EXCERPT.
Choosing Waterfall or Agile Development
The traditional, predictive waterfall method works best for straightforward projects with linear requirements. Agile's adaptable method works best for fluid requirements that require many iterations before a product gets out the door.
The Waterfall Software Development Methodology
There are six stages of the waterfall software development method that must be completed before moving on to the next stage:
Requirements: Gathering assumptions, dependencies, risks, costs, timelines, and metrics about what needs to be designed and how that design will function in the software being developed.
System design: The architecture phase lists all the software and hardware requirements, layouts, and scenarios, while data models are divided into logical and physical design categories.
Implementation: The phase where coding and unit testing takes place.
Testing: This functional and non-functional test phase checks for Common Weakness Enumerations (CWEs) or faults in the software using documentation developed in the design phase. If changes need to be made, this phase reverts to the implementation phase.
Deployment: Software launch on internal servers or to the marketplace where the software is accessed and used.
Maintenance: Provides software support and maintenance, ensuring it runs smoothly.
Why you would use the waterfall method:
Small projects
Static requirements
Tight deadlines
Software requirements clear
Budget defined
The waterfall method is often used by smaller organizations that need custom software rather than business-wide development.

TASKS TO CARRY OUT.
• 1. In the waterfall-versus-agile excerpt, restate the paragraph beginning "The traditional, predictive waterfall method" in fewer words, keeping its main facts.
• 2. Repeat word for word the part of the waterfall-versus-agile excerpt running from "The Waterfall Software Development Methodology" up to and including "the implementation phase.".
• 3. Carry on writing the waterfall-versus-agile excerpt from the point where it stops.

INFORMATION SUPPLIED.
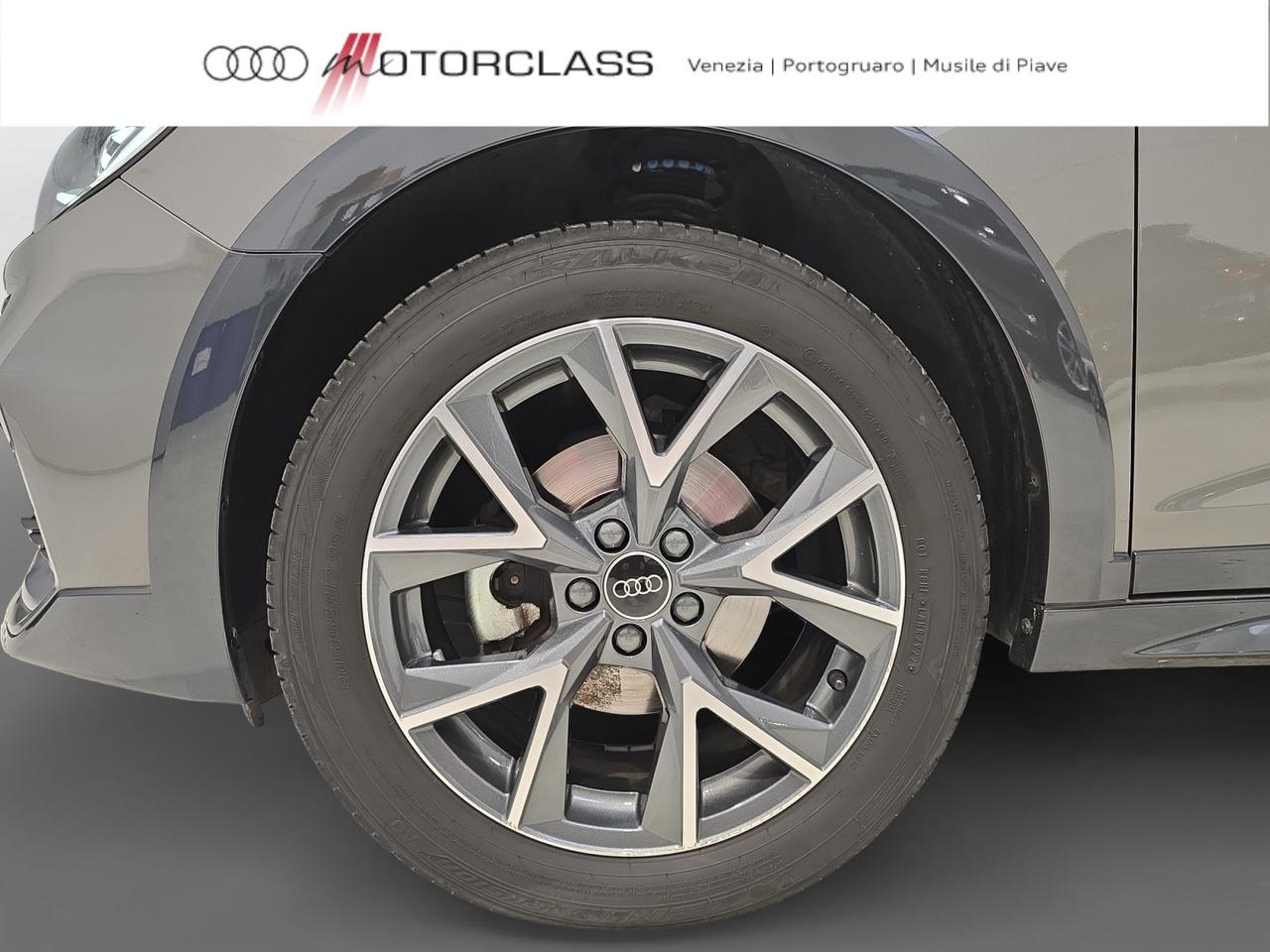 Audi A1 allstreet 25 1.0 tfsi 95cv admired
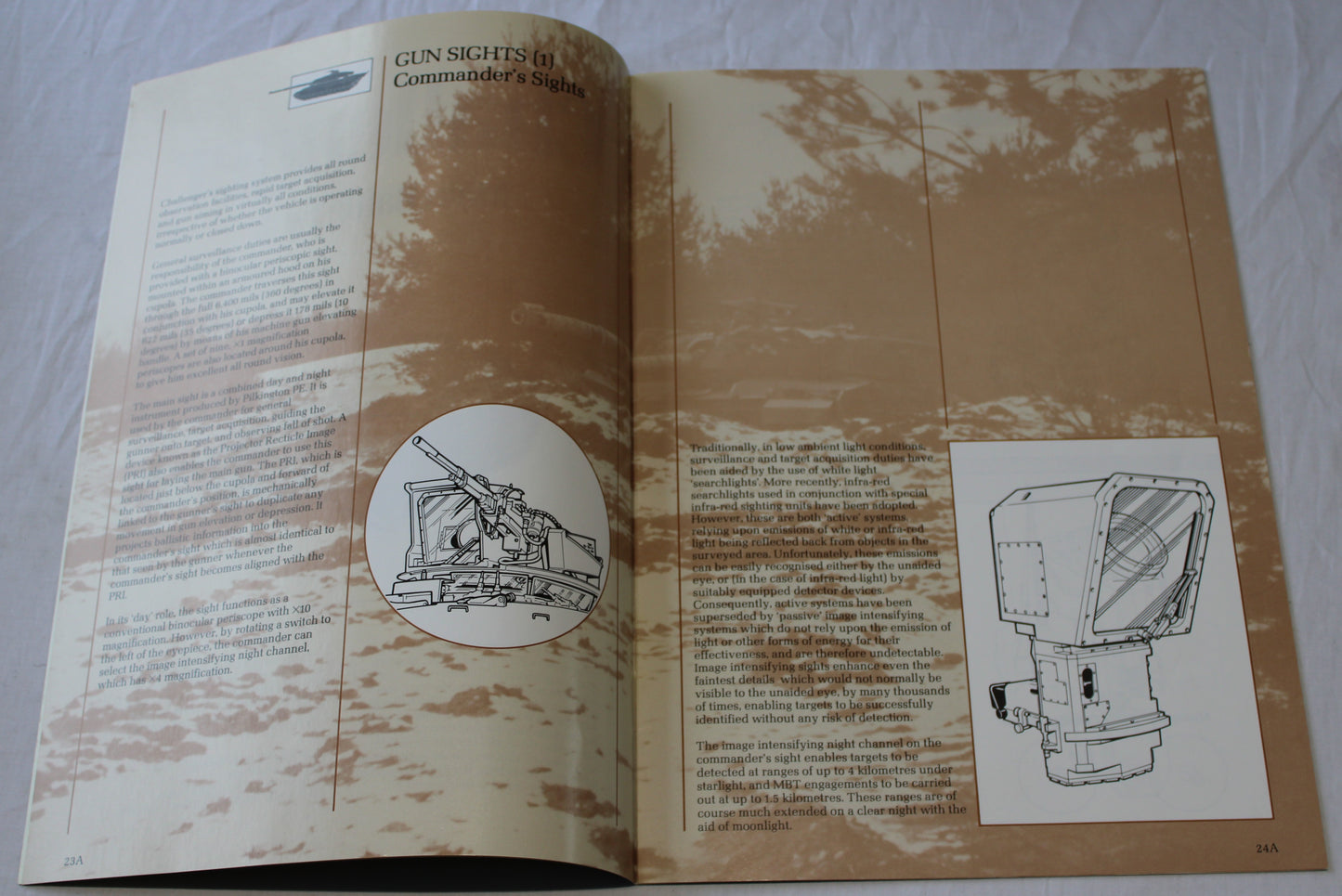 Very rare Challenger Main Battle Tank set from Royal Ordnance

RESULTS FOR EACH TASK.
• 1. Waterfall's traditional, predictive approach suits straightforward projects with linear requirements. Agile's adaptable approach suits fluid requirements that need many iterations before a product ships.

• 2.
The Waterfall Software Development Methodology
There are six stages of the waterfall software development method that must be completed before moving on to the next stage:
Requirements: Gathering assumptions, dependencies, risks, costs, timelines, and metrics about what needs to be designed and how that design will function in the software being developed.
System design: The architecture phase lists all the software and hardware requirements, layouts, and scenarios, while data models are divided into logical and physical design categories.
Implementation: The phase where coding and unit testing takes place.
Testing: This functional and non-functional test phase checks for Common Weakness Enumerations (CWEs) or faults in the software using documentation developed in the design phase. If changes need to be made, this phase reverts to the implementation phase.

• 3.
The Agile Software Development Methodology
Agile is a decidedly hands-on, face-to-face communicative approach to software development. Iterations, called sprints, utilize customer feedback within each iteration. The customer must approve any changes before the team moves on to the next sprint.
There are six stages of the agile process method:
Concept: Map the project objectives to create a baseline for measuring iterations against business needs.
Inception: The planning stage where team members are identified, funds allocated, and initial requirement discussion is.
Iteration: Usually two to four weeks, iteration (sprints) consists of user stories, work reviews, and feedback.
Release: Quality assurance testing, training, documentation development, and iteration production.
Production: Deployment on customer servers.
Retirement: End-of-life may include migration.
Each sprint builds a deliverable feature that, with feedback and discussion, gradually adds functionality and new features.
Why you would use the agile method:
Reduces technical debt
Adaptability and flexibility
Collaborative, dynamic, and transparent teams
Allows continuous updates and integration
Working products at the end of each iteration
User-focused testing that provides customer value
Better control of the entire workflow process
Agile works well for both smaller custom projects and business-wide development. It only works well for projects with tight budgets and timelines. Agile frameworks include Scrum and Kanban.
Choosing Incremental or Iterative Development
Often, software development needs a middle ground between waterfall and agile workflows. The incremental and iterative processes create chunks of software before exposing them to users for feedback before proceeding. But what each release makes is very different.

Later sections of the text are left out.